* **Your objective**
Find "How much distance separates" in the material below, then copy that line and every subsequent line to the end, exactly.

Rows from a spatial reasoning dataset
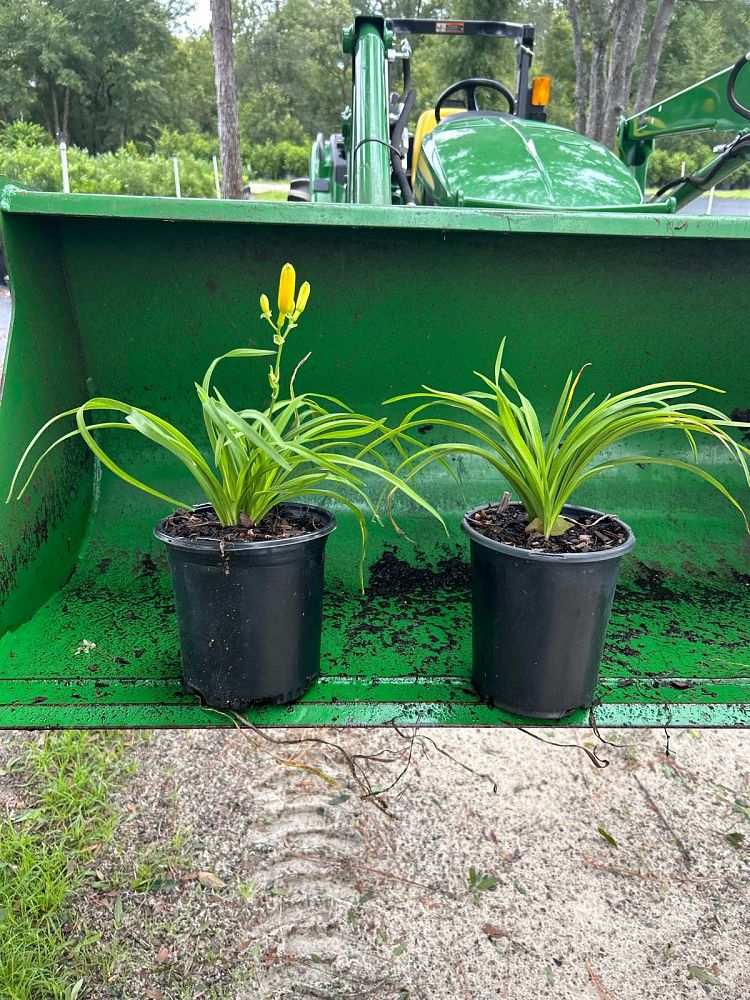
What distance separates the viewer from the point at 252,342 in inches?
73.8

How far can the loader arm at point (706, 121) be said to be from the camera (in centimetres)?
241

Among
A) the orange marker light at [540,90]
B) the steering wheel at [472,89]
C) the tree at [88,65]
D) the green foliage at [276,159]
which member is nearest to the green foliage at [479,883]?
the steering wheel at [472,89]

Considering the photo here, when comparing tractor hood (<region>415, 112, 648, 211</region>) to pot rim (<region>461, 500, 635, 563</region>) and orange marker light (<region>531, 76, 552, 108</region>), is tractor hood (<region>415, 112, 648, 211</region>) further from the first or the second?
pot rim (<region>461, 500, 635, 563</region>)

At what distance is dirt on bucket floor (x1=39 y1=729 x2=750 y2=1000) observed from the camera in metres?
1.40

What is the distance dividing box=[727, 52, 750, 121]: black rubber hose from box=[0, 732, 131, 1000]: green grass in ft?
8.48

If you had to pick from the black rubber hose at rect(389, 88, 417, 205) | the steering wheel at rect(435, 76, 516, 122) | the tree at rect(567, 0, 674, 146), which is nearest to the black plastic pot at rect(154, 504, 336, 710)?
the black rubber hose at rect(389, 88, 417, 205)

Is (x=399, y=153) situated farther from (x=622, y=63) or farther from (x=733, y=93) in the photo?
(x=622, y=63)

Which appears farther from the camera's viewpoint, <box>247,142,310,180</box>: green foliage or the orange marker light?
<box>247,142,310,180</box>: green foliage

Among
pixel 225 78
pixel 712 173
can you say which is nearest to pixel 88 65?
pixel 225 78

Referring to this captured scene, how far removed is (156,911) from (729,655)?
4.01 feet

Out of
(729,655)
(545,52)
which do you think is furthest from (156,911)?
(545,52)

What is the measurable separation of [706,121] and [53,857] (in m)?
2.95

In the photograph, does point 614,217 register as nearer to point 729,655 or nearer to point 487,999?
point 729,655

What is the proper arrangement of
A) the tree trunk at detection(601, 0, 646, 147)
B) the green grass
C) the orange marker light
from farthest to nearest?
the tree trunk at detection(601, 0, 646, 147), the orange marker light, the green grass
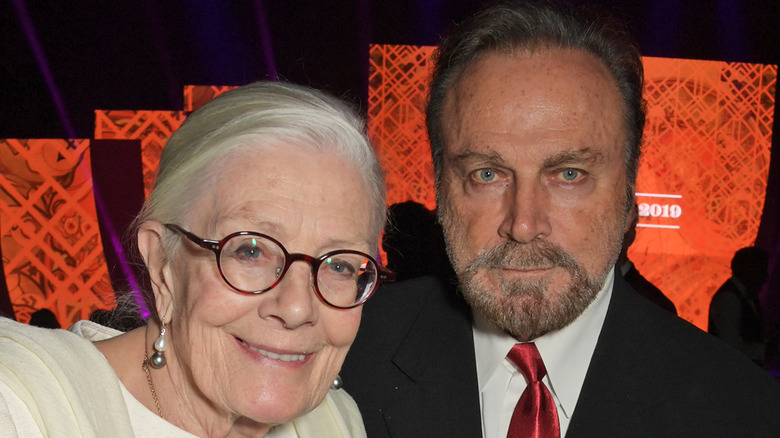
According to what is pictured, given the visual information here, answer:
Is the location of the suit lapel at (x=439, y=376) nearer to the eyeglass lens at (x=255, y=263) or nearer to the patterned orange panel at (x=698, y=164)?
the eyeglass lens at (x=255, y=263)

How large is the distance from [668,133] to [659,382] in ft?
17.7

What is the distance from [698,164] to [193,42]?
4.57 m

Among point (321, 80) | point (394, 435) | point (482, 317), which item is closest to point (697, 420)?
point (482, 317)

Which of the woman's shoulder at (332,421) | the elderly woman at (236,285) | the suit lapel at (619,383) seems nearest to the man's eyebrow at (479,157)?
the elderly woman at (236,285)

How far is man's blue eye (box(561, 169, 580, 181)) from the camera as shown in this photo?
1992 mm

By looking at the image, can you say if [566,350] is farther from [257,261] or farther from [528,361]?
[257,261]

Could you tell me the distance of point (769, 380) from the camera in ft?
6.60

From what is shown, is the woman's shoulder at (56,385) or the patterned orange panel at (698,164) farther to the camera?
the patterned orange panel at (698,164)

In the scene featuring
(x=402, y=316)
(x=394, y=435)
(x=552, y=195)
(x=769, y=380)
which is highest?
(x=552, y=195)

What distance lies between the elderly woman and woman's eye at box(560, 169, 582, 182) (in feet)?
1.85

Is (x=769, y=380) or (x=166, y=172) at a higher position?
(x=166, y=172)

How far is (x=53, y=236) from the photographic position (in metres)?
6.90

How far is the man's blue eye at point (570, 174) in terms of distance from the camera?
1.99 meters

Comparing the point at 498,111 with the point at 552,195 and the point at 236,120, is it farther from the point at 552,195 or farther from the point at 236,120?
the point at 236,120
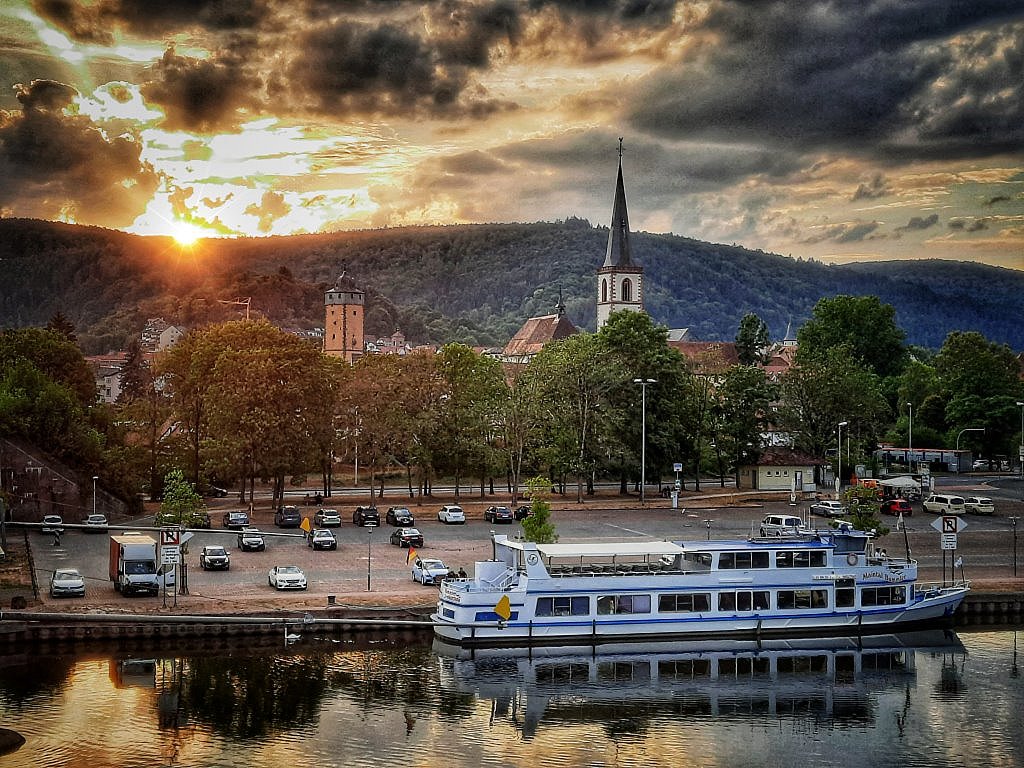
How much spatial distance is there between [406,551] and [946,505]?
34946 mm

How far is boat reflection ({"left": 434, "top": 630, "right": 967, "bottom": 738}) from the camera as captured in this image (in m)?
42.1

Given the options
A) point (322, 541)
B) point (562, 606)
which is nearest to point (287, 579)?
point (322, 541)

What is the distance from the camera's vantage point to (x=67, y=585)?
164 ft

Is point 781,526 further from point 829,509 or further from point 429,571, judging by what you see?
point 429,571

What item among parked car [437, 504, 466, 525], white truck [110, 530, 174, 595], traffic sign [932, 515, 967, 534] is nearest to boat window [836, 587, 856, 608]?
traffic sign [932, 515, 967, 534]

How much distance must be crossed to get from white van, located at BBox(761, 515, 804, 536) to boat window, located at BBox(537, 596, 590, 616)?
517 inches

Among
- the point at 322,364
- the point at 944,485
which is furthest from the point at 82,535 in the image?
the point at 944,485

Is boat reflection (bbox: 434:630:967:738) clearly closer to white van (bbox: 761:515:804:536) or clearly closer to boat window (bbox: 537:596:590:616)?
boat window (bbox: 537:596:590:616)

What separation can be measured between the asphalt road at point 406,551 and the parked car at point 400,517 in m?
0.68

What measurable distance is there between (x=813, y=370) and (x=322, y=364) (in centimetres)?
4003

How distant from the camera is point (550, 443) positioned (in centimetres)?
8594

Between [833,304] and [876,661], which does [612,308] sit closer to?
[833,304]

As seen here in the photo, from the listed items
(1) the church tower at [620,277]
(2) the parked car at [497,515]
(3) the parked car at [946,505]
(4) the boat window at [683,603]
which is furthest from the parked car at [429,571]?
(1) the church tower at [620,277]

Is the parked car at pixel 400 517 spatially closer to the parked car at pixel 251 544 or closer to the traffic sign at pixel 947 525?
the parked car at pixel 251 544
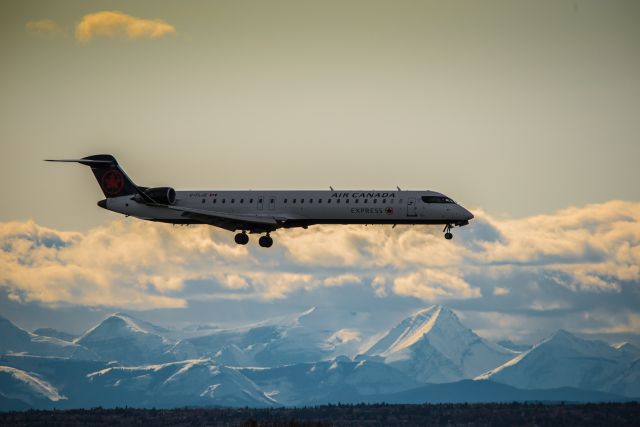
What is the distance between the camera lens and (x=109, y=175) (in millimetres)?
138125

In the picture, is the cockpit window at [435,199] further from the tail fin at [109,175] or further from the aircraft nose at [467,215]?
the tail fin at [109,175]

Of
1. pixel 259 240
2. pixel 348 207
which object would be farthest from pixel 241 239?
pixel 348 207

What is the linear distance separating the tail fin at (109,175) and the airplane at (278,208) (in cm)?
14

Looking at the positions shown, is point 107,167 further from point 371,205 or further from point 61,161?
point 371,205

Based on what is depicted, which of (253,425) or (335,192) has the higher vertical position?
(335,192)

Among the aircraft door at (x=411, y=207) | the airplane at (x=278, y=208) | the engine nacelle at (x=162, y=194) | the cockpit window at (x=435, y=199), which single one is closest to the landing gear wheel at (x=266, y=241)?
the airplane at (x=278, y=208)

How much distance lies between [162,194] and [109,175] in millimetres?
10142

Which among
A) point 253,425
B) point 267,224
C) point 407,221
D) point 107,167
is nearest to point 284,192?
point 267,224

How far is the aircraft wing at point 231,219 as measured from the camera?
410 feet

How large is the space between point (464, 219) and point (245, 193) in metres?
21.6

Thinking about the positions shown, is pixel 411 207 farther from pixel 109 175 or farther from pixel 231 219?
pixel 109 175

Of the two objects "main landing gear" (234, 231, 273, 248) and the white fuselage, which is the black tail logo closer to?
the white fuselage

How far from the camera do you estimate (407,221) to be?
12306 centimetres

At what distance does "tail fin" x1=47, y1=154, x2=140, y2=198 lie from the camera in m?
137
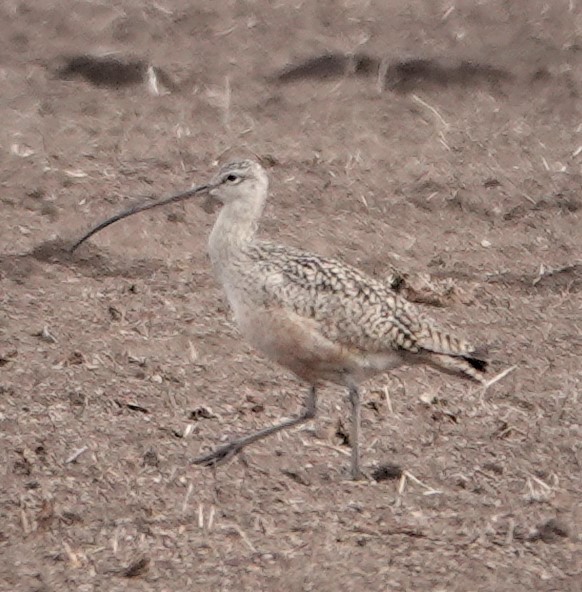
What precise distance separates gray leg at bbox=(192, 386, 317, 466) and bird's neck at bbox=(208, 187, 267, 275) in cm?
72

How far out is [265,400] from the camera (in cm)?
836

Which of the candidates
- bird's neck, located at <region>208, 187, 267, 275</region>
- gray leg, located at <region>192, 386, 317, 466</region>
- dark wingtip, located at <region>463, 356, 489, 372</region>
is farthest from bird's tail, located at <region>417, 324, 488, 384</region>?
bird's neck, located at <region>208, 187, 267, 275</region>

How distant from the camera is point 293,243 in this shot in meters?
10.6

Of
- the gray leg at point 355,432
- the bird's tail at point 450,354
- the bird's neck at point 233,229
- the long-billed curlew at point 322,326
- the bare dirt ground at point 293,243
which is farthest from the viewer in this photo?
the bird's neck at point 233,229

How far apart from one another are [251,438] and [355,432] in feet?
1.49

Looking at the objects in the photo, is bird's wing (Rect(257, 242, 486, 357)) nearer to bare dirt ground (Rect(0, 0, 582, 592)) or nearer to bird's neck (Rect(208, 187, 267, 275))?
bird's neck (Rect(208, 187, 267, 275))

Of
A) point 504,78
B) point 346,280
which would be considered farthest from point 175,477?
point 504,78

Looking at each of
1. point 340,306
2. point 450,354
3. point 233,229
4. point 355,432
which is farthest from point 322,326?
point 233,229

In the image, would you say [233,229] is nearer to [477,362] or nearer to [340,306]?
[340,306]

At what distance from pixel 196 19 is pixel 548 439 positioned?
20.7ft

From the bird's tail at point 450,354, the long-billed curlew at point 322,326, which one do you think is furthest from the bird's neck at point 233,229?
the bird's tail at point 450,354

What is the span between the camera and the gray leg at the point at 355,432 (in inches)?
290

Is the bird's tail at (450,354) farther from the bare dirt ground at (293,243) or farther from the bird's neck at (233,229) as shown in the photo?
the bird's neck at (233,229)

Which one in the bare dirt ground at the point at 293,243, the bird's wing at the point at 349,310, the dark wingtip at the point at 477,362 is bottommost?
the bare dirt ground at the point at 293,243
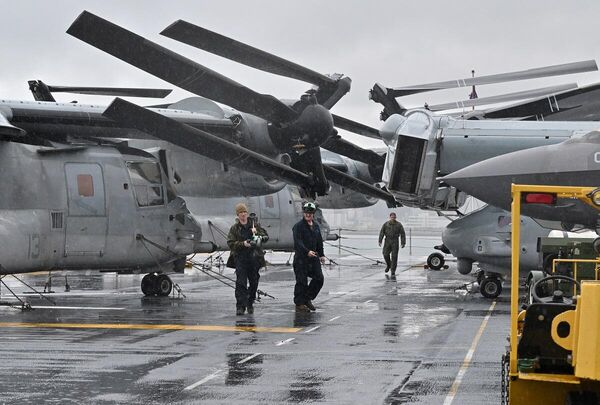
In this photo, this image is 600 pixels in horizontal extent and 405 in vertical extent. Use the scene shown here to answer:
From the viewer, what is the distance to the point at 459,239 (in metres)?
20.4

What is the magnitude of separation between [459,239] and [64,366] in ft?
40.1

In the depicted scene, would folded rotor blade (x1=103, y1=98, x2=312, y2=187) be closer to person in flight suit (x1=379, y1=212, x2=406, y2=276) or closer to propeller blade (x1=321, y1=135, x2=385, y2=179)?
propeller blade (x1=321, y1=135, x2=385, y2=179)

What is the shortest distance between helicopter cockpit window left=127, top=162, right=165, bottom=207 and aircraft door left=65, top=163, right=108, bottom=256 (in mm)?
761

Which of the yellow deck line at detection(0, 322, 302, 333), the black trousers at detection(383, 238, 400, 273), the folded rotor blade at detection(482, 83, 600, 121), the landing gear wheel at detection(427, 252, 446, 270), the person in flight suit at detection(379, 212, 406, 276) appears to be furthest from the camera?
the landing gear wheel at detection(427, 252, 446, 270)

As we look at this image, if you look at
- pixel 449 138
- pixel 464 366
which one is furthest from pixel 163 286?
pixel 464 366

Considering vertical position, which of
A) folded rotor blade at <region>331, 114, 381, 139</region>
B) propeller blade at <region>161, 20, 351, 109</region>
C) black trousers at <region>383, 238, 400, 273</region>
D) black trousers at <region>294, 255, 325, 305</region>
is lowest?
black trousers at <region>294, 255, 325, 305</region>

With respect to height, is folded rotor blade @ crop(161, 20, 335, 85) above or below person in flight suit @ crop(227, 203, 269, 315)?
above

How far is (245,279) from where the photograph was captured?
15.1m

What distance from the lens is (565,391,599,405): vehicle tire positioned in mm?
6051

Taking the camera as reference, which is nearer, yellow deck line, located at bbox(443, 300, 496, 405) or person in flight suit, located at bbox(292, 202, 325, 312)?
yellow deck line, located at bbox(443, 300, 496, 405)

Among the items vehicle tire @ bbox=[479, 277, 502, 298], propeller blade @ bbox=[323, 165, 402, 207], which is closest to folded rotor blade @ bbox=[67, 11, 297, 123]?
propeller blade @ bbox=[323, 165, 402, 207]

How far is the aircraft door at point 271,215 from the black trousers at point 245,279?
12.4 metres

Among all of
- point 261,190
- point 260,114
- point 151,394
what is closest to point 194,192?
point 261,190

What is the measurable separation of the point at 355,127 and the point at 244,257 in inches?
331
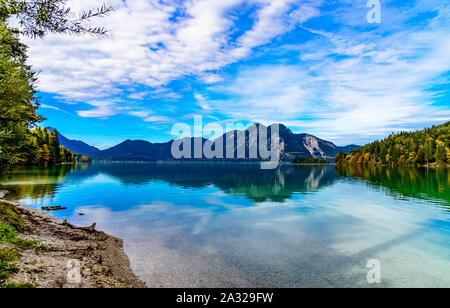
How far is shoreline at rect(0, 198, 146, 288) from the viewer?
42.8 feet

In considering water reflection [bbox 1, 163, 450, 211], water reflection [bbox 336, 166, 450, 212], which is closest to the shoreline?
water reflection [bbox 1, 163, 450, 211]

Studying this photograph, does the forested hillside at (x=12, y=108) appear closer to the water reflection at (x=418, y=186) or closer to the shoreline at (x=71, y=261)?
the shoreline at (x=71, y=261)

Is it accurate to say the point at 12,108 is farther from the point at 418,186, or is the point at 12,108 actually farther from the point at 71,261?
the point at 418,186

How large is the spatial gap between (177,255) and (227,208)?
23.3 metres

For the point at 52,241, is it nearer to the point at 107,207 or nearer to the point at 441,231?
the point at 107,207

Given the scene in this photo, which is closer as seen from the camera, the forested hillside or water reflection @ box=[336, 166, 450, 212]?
the forested hillside

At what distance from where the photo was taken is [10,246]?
15.7 metres

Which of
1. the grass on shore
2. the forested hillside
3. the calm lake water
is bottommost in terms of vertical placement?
the calm lake water

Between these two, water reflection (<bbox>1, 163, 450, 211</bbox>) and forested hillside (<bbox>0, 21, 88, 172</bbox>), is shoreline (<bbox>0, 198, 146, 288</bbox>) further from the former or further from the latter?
water reflection (<bbox>1, 163, 450, 211</bbox>)

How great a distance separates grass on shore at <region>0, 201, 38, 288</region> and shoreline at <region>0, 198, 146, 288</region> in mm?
212

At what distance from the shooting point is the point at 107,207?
43.5 meters

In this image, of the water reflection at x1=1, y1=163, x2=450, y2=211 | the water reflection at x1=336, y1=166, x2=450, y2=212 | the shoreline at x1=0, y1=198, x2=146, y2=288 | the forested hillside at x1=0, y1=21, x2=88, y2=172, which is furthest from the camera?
the water reflection at x1=1, y1=163, x2=450, y2=211

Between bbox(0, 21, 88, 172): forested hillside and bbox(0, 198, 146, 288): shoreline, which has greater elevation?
bbox(0, 21, 88, 172): forested hillside

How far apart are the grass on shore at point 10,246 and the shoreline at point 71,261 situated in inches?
8.3
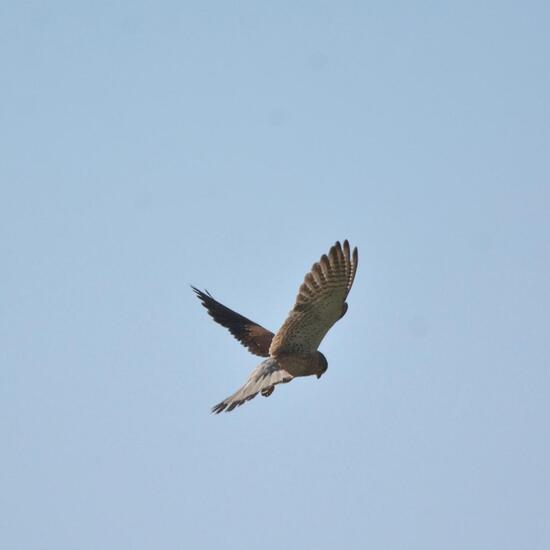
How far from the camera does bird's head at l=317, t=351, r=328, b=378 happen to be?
19.8 m

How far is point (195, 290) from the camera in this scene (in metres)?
22.5

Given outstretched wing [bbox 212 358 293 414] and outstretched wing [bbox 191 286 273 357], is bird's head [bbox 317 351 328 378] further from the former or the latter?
outstretched wing [bbox 191 286 273 357]

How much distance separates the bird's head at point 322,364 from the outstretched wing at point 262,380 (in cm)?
58

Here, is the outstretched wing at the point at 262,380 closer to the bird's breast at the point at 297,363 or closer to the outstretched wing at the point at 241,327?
the bird's breast at the point at 297,363

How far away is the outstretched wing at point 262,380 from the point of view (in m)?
18.9

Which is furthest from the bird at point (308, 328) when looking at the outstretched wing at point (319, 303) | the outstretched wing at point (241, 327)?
the outstretched wing at point (241, 327)

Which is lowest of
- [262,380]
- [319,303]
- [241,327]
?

* **The solution**
How much distance separates the bird's head at point 322,364 from the outstretched wing at point 262,380 (in cm)?
58

Here, is the outstretched wing at the point at 262,380 closer to the bird's breast at the point at 297,363 or closer to the outstretched wing at the point at 241,327?
the bird's breast at the point at 297,363

How far away is the outstretched wing at point 262,380 from the point of view (in m)?
18.9

Which is furthest from the bird at point (308, 328) when looking at the outstretched wing at point (319, 303) | the outstretched wing at point (241, 327)?
the outstretched wing at point (241, 327)

Which is lowest of
- [262,380]
- [319,303]
- [241,327]
?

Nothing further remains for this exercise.